───── TEKS

News

Latest Post
Loading...
“Tiga syarat menghadapi tantangan global; perkuat kemandirian bangsa, tingkatkan daya saing, dan miliki peradaban bangsa yang mulia”. (Susilo Bambang Yudhoyono)

Jumat, 13 November 2015

MENJAWAB TANTANGAN DAN PELUANG PENDIDIKAN ABAD TEKNOLOGI DENGAN PENGUATAN NILAI-NILAI PENDIKAR

Rochimudin | Jumat, 13 November 2015 | 05.19 |
Pendidikan bukanlah segala-galanya, namun segalanya dapat dari pendidikan. Kita pernah mendengar slogan tersebut namun apakah masih relevan di abad digital teknologi? Apakah peran guru dan nilai-nilai karakter masih relevan? Dan apakah siswa mampu menjawab tantangan dan peluang di dunia pendidikan yang bersifat global dengan penguasaan nilai-nilai karakter?

Tantangan Global

Sebelum menjawab pertanyaan di atas, kita harus tahu dan melihat tantangan dan peluang pendidikan di abad XXI sebagai era teknologi digital dan masyarakat layanan atau service society. Abad teknologi digital telah diprediksikan pada tahun 1998 oleh Negroponte (Being Digital: 1998) yang menyatakan bahwa Di masa depan Anda mungkin dapat mengenakan di pergelangan tangan, apa yang kini di atas meja, apa yang dulu memenuhi ruangan.

Dan prediksi Negroponte telah menjadi kenyataan sehingga kita dapat dengan mudah memenuhi kebutuhan hidup termasuk pembelajaran di dunia pendidikan. Kita dapat melihat fenomena orang tua, muda bahkan anak-anak memiliki perangkat handphone minimal untuk berkomunikasi dan berkirim pesan. Ini berarti masyarakat kita telah welcome terhadap teknologi. Nah bagaimana dengan pembelajaran di sekolah?

Kalau kita melihat analisis dari Renate Nummela dan Geoffrey Caine dalam Making Connections (Gordon Dryden & Dr. Jeannette Vos: 2003:78), salah satu tempat yang beroperasi dengan cara yang sama seperti 50 tahun lalu adalah sekolah lokal. Ini berarti secara umum perubahan di dalam sekolah masih jalan di tempat. Kita bisa bertanya disini, bagaimana pembelajarannya, guru, kurikulum meskipun telah berubah, sarana dan prasarana, dan sebagainya. Perubahan teknologi dan paradigma kurikulum belum tentu diikuti dengan perubahan mindset dan kultur belajar di sekolah. Tentu saja hal ini dikecualikan bagi sekolah yang telah mengubah diri dengan cepat. 

Sekolah yang telah mengubah diri berarti welcome dengan teknologi pendidikan, menyadari adanya perubahan masyarakat, dan menyiapkan diri menghadapi perubahan global dalam dunia yang tak berbatas (borderrless world).

──────────
───── CUPLIKAN DAFTAR

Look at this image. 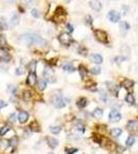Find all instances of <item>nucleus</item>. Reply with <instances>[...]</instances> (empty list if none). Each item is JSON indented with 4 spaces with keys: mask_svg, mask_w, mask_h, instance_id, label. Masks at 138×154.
Segmentation results:
<instances>
[{
    "mask_svg": "<svg viewBox=\"0 0 138 154\" xmlns=\"http://www.w3.org/2000/svg\"><path fill=\"white\" fill-rule=\"evenodd\" d=\"M19 43L22 45L31 46V45H43L45 43V40L41 38L39 35L35 33H26L22 35L19 39Z\"/></svg>",
    "mask_w": 138,
    "mask_h": 154,
    "instance_id": "1",
    "label": "nucleus"
},
{
    "mask_svg": "<svg viewBox=\"0 0 138 154\" xmlns=\"http://www.w3.org/2000/svg\"><path fill=\"white\" fill-rule=\"evenodd\" d=\"M94 34L96 36V38L102 42V43H108V36H107V33L103 30H100V29H97L94 31Z\"/></svg>",
    "mask_w": 138,
    "mask_h": 154,
    "instance_id": "2",
    "label": "nucleus"
},
{
    "mask_svg": "<svg viewBox=\"0 0 138 154\" xmlns=\"http://www.w3.org/2000/svg\"><path fill=\"white\" fill-rule=\"evenodd\" d=\"M68 102V99L62 97V96H57L53 99V103L55 105V107L57 108H63L66 106V104Z\"/></svg>",
    "mask_w": 138,
    "mask_h": 154,
    "instance_id": "3",
    "label": "nucleus"
},
{
    "mask_svg": "<svg viewBox=\"0 0 138 154\" xmlns=\"http://www.w3.org/2000/svg\"><path fill=\"white\" fill-rule=\"evenodd\" d=\"M59 40H60V42H61L62 44H64V45H69V44L72 42V37H71L68 33H62V34H60V36H59Z\"/></svg>",
    "mask_w": 138,
    "mask_h": 154,
    "instance_id": "4",
    "label": "nucleus"
},
{
    "mask_svg": "<svg viewBox=\"0 0 138 154\" xmlns=\"http://www.w3.org/2000/svg\"><path fill=\"white\" fill-rule=\"evenodd\" d=\"M108 118H109V120L111 122H117V121H120L122 119V115L117 110L113 109V110L110 111V113L108 115Z\"/></svg>",
    "mask_w": 138,
    "mask_h": 154,
    "instance_id": "5",
    "label": "nucleus"
},
{
    "mask_svg": "<svg viewBox=\"0 0 138 154\" xmlns=\"http://www.w3.org/2000/svg\"><path fill=\"white\" fill-rule=\"evenodd\" d=\"M107 18H108V20L112 22V23H116V22H119L120 21V19H121V15L119 13V12H116L115 10H110L109 12H108V15H107Z\"/></svg>",
    "mask_w": 138,
    "mask_h": 154,
    "instance_id": "6",
    "label": "nucleus"
},
{
    "mask_svg": "<svg viewBox=\"0 0 138 154\" xmlns=\"http://www.w3.org/2000/svg\"><path fill=\"white\" fill-rule=\"evenodd\" d=\"M127 128L130 131H136L138 130V121L137 120H130L127 124Z\"/></svg>",
    "mask_w": 138,
    "mask_h": 154,
    "instance_id": "7",
    "label": "nucleus"
},
{
    "mask_svg": "<svg viewBox=\"0 0 138 154\" xmlns=\"http://www.w3.org/2000/svg\"><path fill=\"white\" fill-rule=\"evenodd\" d=\"M90 60L95 64H101L103 62V58L98 53H93L90 55Z\"/></svg>",
    "mask_w": 138,
    "mask_h": 154,
    "instance_id": "8",
    "label": "nucleus"
},
{
    "mask_svg": "<svg viewBox=\"0 0 138 154\" xmlns=\"http://www.w3.org/2000/svg\"><path fill=\"white\" fill-rule=\"evenodd\" d=\"M37 77H36V74L35 73H30L29 75H28V78H27V83L29 85H34L35 83H36V79Z\"/></svg>",
    "mask_w": 138,
    "mask_h": 154,
    "instance_id": "9",
    "label": "nucleus"
},
{
    "mask_svg": "<svg viewBox=\"0 0 138 154\" xmlns=\"http://www.w3.org/2000/svg\"><path fill=\"white\" fill-rule=\"evenodd\" d=\"M28 117H29V114L26 111H21L19 114V120L21 123H25L28 120Z\"/></svg>",
    "mask_w": 138,
    "mask_h": 154,
    "instance_id": "10",
    "label": "nucleus"
},
{
    "mask_svg": "<svg viewBox=\"0 0 138 154\" xmlns=\"http://www.w3.org/2000/svg\"><path fill=\"white\" fill-rule=\"evenodd\" d=\"M9 59H10L9 53L5 51L4 48H0V60H2V61H8Z\"/></svg>",
    "mask_w": 138,
    "mask_h": 154,
    "instance_id": "11",
    "label": "nucleus"
},
{
    "mask_svg": "<svg viewBox=\"0 0 138 154\" xmlns=\"http://www.w3.org/2000/svg\"><path fill=\"white\" fill-rule=\"evenodd\" d=\"M90 4H91V7H92L94 10H97V11L100 10L101 7H102V4H101L100 1H91Z\"/></svg>",
    "mask_w": 138,
    "mask_h": 154,
    "instance_id": "12",
    "label": "nucleus"
},
{
    "mask_svg": "<svg viewBox=\"0 0 138 154\" xmlns=\"http://www.w3.org/2000/svg\"><path fill=\"white\" fill-rule=\"evenodd\" d=\"M47 141H48V144H49V146H50L51 148H56V147L58 146V144H59L58 140H56L54 138H48Z\"/></svg>",
    "mask_w": 138,
    "mask_h": 154,
    "instance_id": "13",
    "label": "nucleus"
},
{
    "mask_svg": "<svg viewBox=\"0 0 138 154\" xmlns=\"http://www.w3.org/2000/svg\"><path fill=\"white\" fill-rule=\"evenodd\" d=\"M133 85H134V82L132 80H130V79H125L122 82V86L125 87V88H131Z\"/></svg>",
    "mask_w": 138,
    "mask_h": 154,
    "instance_id": "14",
    "label": "nucleus"
},
{
    "mask_svg": "<svg viewBox=\"0 0 138 154\" xmlns=\"http://www.w3.org/2000/svg\"><path fill=\"white\" fill-rule=\"evenodd\" d=\"M92 115H93L94 117H96V118H100V117L103 115V110L100 109V108H96V109L92 112Z\"/></svg>",
    "mask_w": 138,
    "mask_h": 154,
    "instance_id": "15",
    "label": "nucleus"
},
{
    "mask_svg": "<svg viewBox=\"0 0 138 154\" xmlns=\"http://www.w3.org/2000/svg\"><path fill=\"white\" fill-rule=\"evenodd\" d=\"M76 105H77L78 108H84V107L88 105V100H87L86 98H81V99L77 101Z\"/></svg>",
    "mask_w": 138,
    "mask_h": 154,
    "instance_id": "16",
    "label": "nucleus"
},
{
    "mask_svg": "<svg viewBox=\"0 0 138 154\" xmlns=\"http://www.w3.org/2000/svg\"><path fill=\"white\" fill-rule=\"evenodd\" d=\"M125 100H126V102L129 103L130 105H133V104L135 103V98H134V96H133V95H132L131 93L127 94V96H126Z\"/></svg>",
    "mask_w": 138,
    "mask_h": 154,
    "instance_id": "17",
    "label": "nucleus"
},
{
    "mask_svg": "<svg viewBox=\"0 0 138 154\" xmlns=\"http://www.w3.org/2000/svg\"><path fill=\"white\" fill-rule=\"evenodd\" d=\"M36 65H37V63H36L35 61H32V62L28 65V69H29L30 73H34V71L36 70Z\"/></svg>",
    "mask_w": 138,
    "mask_h": 154,
    "instance_id": "18",
    "label": "nucleus"
},
{
    "mask_svg": "<svg viewBox=\"0 0 138 154\" xmlns=\"http://www.w3.org/2000/svg\"><path fill=\"white\" fill-rule=\"evenodd\" d=\"M134 143H135V138H134L133 136H130V137L127 138V140H126V145H127L128 147H131Z\"/></svg>",
    "mask_w": 138,
    "mask_h": 154,
    "instance_id": "19",
    "label": "nucleus"
},
{
    "mask_svg": "<svg viewBox=\"0 0 138 154\" xmlns=\"http://www.w3.org/2000/svg\"><path fill=\"white\" fill-rule=\"evenodd\" d=\"M110 134L113 137H120L122 135V129L121 128H113L110 130Z\"/></svg>",
    "mask_w": 138,
    "mask_h": 154,
    "instance_id": "20",
    "label": "nucleus"
},
{
    "mask_svg": "<svg viewBox=\"0 0 138 154\" xmlns=\"http://www.w3.org/2000/svg\"><path fill=\"white\" fill-rule=\"evenodd\" d=\"M45 87H47V80L45 79H40L38 81V88L41 89V90H43Z\"/></svg>",
    "mask_w": 138,
    "mask_h": 154,
    "instance_id": "21",
    "label": "nucleus"
},
{
    "mask_svg": "<svg viewBox=\"0 0 138 154\" xmlns=\"http://www.w3.org/2000/svg\"><path fill=\"white\" fill-rule=\"evenodd\" d=\"M63 69L67 72H73L74 71V67L72 66V64H66L63 66Z\"/></svg>",
    "mask_w": 138,
    "mask_h": 154,
    "instance_id": "22",
    "label": "nucleus"
},
{
    "mask_svg": "<svg viewBox=\"0 0 138 154\" xmlns=\"http://www.w3.org/2000/svg\"><path fill=\"white\" fill-rule=\"evenodd\" d=\"M18 142H19V140H18L17 137H12V138L9 140V144H10V146H12V147H17Z\"/></svg>",
    "mask_w": 138,
    "mask_h": 154,
    "instance_id": "23",
    "label": "nucleus"
},
{
    "mask_svg": "<svg viewBox=\"0 0 138 154\" xmlns=\"http://www.w3.org/2000/svg\"><path fill=\"white\" fill-rule=\"evenodd\" d=\"M121 29L123 31H128L130 29V25L127 23V22H122L121 23Z\"/></svg>",
    "mask_w": 138,
    "mask_h": 154,
    "instance_id": "24",
    "label": "nucleus"
},
{
    "mask_svg": "<svg viewBox=\"0 0 138 154\" xmlns=\"http://www.w3.org/2000/svg\"><path fill=\"white\" fill-rule=\"evenodd\" d=\"M0 46L1 47H5L6 46V39L4 35H0Z\"/></svg>",
    "mask_w": 138,
    "mask_h": 154,
    "instance_id": "25",
    "label": "nucleus"
},
{
    "mask_svg": "<svg viewBox=\"0 0 138 154\" xmlns=\"http://www.w3.org/2000/svg\"><path fill=\"white\" fill-rule=\"evenodd\" d=\"M80 74H81V76L83 77H84L86 75H87V73H88V71H87V69L83 67V66H80Z\"/></svg>",
    "mask_w": 138,
    "mask_h": 154,
    "instance_id": "26",
    "label": "nucleus"
},
{
    "mask_svg": "<svg viewBox=\"0 0 138 154\" xmlns=\"http://www.w3.org/2000/svg\"><path fill=\"white\" fill-rule=\"evenodd\" d=\"M39 127H38V124H37V122H33V123H31L30 124V128H31V130H33V131H39Z\"/></svg>",
    "mask_w": 138,
    "mask_h": 154,
    "instance_id": "27",
    "label": "nucleus"
},
{
    "mask_svg": "<svg viewBox=\"0 0 138 154\" xmlns=\"http://www.w3.org/2000/svg\"><path fill=\"white\" fill-rule=\"evenodd\" d=\"M18 23H19V16L14 15V16H12V19H11V25L16 26Z\"/></svg>",
    "mask_w": 138,
    "mask_h": 154,
    "instance_id": "28",
    "label": "nucleus"
},
{
    "mask_svg": "<svg viewBox=\"0 0 138 154\" xmlns=\"http://www.w3.org/2000/svg\"><path fill=\"white\" fill-rule=\"evenodd\" d=\"M24 99L25 100H30L31 98H32V93L31 92H29V90H25L24 92Z\"/></svg>",
    "mask_w": 138,
    "mask_h": 154,
    "instance_id": "29",
    "label": "nucleus"
},
{
    "mask_svg": "<svg viewBox=\"0 0 138 154\" xmlns=\"http://www.w3.org/2000/svg\"><path fill=\"white\" fill-rule=\"evenodd\" d=\"M8 130H9V127H7V125H5V127L1 128V129H0V136H3V135H5V134H6Z\"/></svg>",
    "mask_w": 138,
    "mask_h": 154,
    "instance_id": "30",
    "label": "nucleus"
},
{
    "mask_svg": "<svg viewBox=\"0 0 138 154\" xmlns=\"http://www.w3.org/2000/svg\"><path fill=\"white\" fill-rule=\"evenodd\" d=\"M50 129H51V131H52L53 134H59V132L61 131V128H60V127H52Z\"/></svg>",
    "mask_w": 138,
    "mask_h": 154,
    "instance_id": "31",
    "label": "nucleus"
},
{
    "mask_svg": "<svg viewBox=\"0 0 138 154\" xmlns=\"http://www.w3.org/2000/svg\"><path fill=\"white\" fill-rule=\"evenodd\" d=\"M31 15H32L34 18H39V16H40V13H39L38 9H35V8L31 10Z\"/></svg>",
    "mask_w": 138,
    "mask_h": 154,
    "instance_id": "32",
    "label": "nucleus"
},
{
    "mask_svg": "<svg viewBox=\"0 0 138 154\" xmlns=\"http://www.w3.org/2000/svg\"><path fill=\"white\" fill-rule=\"evenodd\" d=\"M78 150L76 148H70V149H66V153L67 154H74L75 152H77Z\"/></svg>",
    "mask_w": 138,
    "mask_h": 154,
    "instance_id": "33",
    "label": "nucleus"
},
{
    "mask_svg": "<svg viewBox=\"0 0 138 154\" xmlns=\"http://www.w3.org/2000/svg\"><path fill=\"white\" fill-rule=\"evenodd\" d=\"M91 72H92V74H94V75H98V74H100V68H93L92 70H91Z\"/></svg>",
    "mask_w": 138,
    "mask_h": 154,
    "instance_id": "34",
    "label": "nucleus"
},
{
    "mask_svg": "<svg viewBox=\"0 0 138 154\" xmlns=\"http://www.w3.org/2000/svg\"><path fill=\"white\" fill-rule=\"evenodd\" d=\"M16 118H17V115H16V114H11V115L9 116L8 120H9L10 122H15V121H16Z\"/></svg>",
    "mask_w": 138,
    "mask_h": 154,
    "instance_id": "35",
    "label": "nucleus"
},
{
    "mask_svg": "<svg viewBox=\"0 0 138 154\" xmlns=\"http://www.w3.org/2000/svg\"><path fill=\"white\" fill-rule=\"evenodd\" d=\"M23 73H24V71H23V69H22L21 67L16 70V74H17V75H21V74H23Z\"/></svg>",
    "mask_w": 138,
    "mask_h": 154,
    "instance_id": "36",
    "label": "nucleus"
},
{
    "mask_svg": "<svg viewBox=\"0 0 138 154\" xmlns=\"http://www.w3.org/2000/svg\"><path fill=\"white\" fill-rule=\"evenodd\" d=\"M87 23H88L89 25H92V17H91V16H88V17H87Z\"/></svg>",
    "mask_w": 138,
    "mask_h": 154,
    "instance_id": "37",
    "label": "nucleus"
},
{
    "mask_svg": "<svg viewBox=\"0 0 138 154\" xmlns=\"http://www.w3.org/2000/svg\"><path fill=\"white\" fill-rule=\"evenodd\" d=\"M67 29H68V31H69V33H71V32H73V27L70 25V24H67Z\"/></svg>",
    "mask_w": 138,
    "mask_h": 154,
    "instance_id": "38",
    "label": "nucleus"
},
{
    "mask_svg": "<svg viewBox=\"0 0 138 154\" xmlns=\"http://www.w3.org/2000/svg\"><path fill=\"white\" fill-rule=\"evenodd\" d=\"M101 99H102L104 102L106 101V94H105V93H101Z\"/></svg>",
    "mask_w": 138,
    "mask_h": 154,
    "instance_id": "39",
    "label": "nucleus"
},
{
    "mask_svg": "<svg viewBox=\"0 0 138 154\" xmlns=\"http://www.w3.org/2000/svg\"><path fill=\"white\" fill-rule=\"evenodd\" d=\"M5 106H6V104L3 102V101H1V100H0V109H1V108H3V107H5Z\"/></svg>",
    "mask_w": 138,
    "mask_h": 154,
    "instance_id": "40",
    "label": "nucleus"
},
{
    "mask_svg": "<svg viewBox=\"0 0 138 154\" xmlns=\"http://www.w3.org/2000/svg\"><path fill=\"white\" fill-rule=\"evenodd\" d=\"M124 60H125V58H121V57L120 58H115V61H119L117 63H121V61H124Z\"/></svg>",
    "mask_w": 138,
    "mask_h": 154,
    "instance_id": "41",
    "label": "nucleus"
},
{
    "mask_svg": "<svg viewBox=\"0 0 138 154\" xmlns=\"http://www.w3.org/2000/svg\"><path fill=\"white\" fill-rule=\"evenodd\" d=\"M49 154H53V153H49Z\"/></svg>",
    "mask_w": 138,
    "mask_h": 154,
    "instance_id": "42",
    "label": "nucleus"
},
{
    "mask_svg": "<svg viewBox=\"0 0 138 154\" xmlns=\"http://www.w3.org/2000/svg\"><path fill=\"white\" fill-rule=\"evenodd\" d=\"M0 29H1V26H0Z\"/></svg>",
    "mask_w": 138,
    "mask_h": 154,
    "instance_id": "43",
    "label": "nucleus"
}]
</instances>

──────────

TUGAS:
1. Sebutkan semua ciri sekolah yang telah mengubah diri menurut artikel tentang pendidikan abad teknologi.
2. Teruskan artikel tentang pendidikan abad teknologi mulai dari akhir bagian yang tersedia.

JAWABAN:
1.
- Welcome dengan teknologi pendidikan.
- Menyadari adanya perubahan masyarakat.
- Menyiapkan diri menghadapi perubahan global dalam dunia yang tak berbatas (borderrless world).

2.
Para futurolog dunia seperti Peter Drucker, John Naisbitt, Kenichi Ohmae, dan Robert Reich dalam Gordon Dryden & Dr. Jeannette Vos, 2003) telah memprediksi adanya tantangan yang berupa kecenderungan baru, yaitu pergeseran paradigma dari masyarakat industri ke masyarakat layanan atau service society. Kita harus sadar masyarakat sedang berubah, era industri sudah bergeser menjadi teknologi yang diikuti pula oleh perubahan budaya. Masyarakat (termasuk siswa di dalamnya) akan semakin pintar karena mudahnya mencari ilmu dan pengetahuan dengan mengakses informasi melalui internet. Oleh karena itu mereka akan cenderung bertanya, meminta bukti ilmiah, berdiskusi dan sebagainya. Siswa akan mudah bosan apabila diberi ceramah, didikte, mencatat, dan sebagainya.

Pergaulan global ditandai dengan perkembangnya media sosial di internet yang luar biasa dengan beragam aplikasi dan provider. Kita dapat mencari teman siapapun, dimanapun negara, berbagi cerita, foto, video, hasil karya kreatif, dan sebagainya. Media sosial di internet ibarat pedang bermata dua kita tidak dapat menolaknya. Bahkan Tapscott (1998:90) sudah memprediksi jauh sebelumnya bahwa kita adalah generasi pertama yang dikepung oleh media digital. Di sinilah peran para orang tua, guru dan sekolah untuk mengingatkannya, bagi yang berprofesi di bidang IT (Informasi dan Teknologi) untuk berinovasi bagaimana memblokir situs yang meracuni generasi muda (siswa) dan menimbulkan maksiat ataupun kriminalitas.

Namun Naisbitt optimis bahwa kita akan mengalami kecenderungan yang berlawanan dalam pergaulan global abad XXI yang disebut sebagai nasionalisme budaya. Perubahan budaya ini akan semakin menegaskan ciri khas kita sebagai bangsa yang berperadaban sehingga lebih manusiawi dan berpegang teguh pada akar budaya bangsa. Bangsa Indonesia akan semakin menegaskan dirinya yang berbudaya dengan berdasarkan Pancasila. Orang Malaysia misalnya, akan semakin menegaskan dirinya sebagai pendukung budaya melayu, dan sebagainya.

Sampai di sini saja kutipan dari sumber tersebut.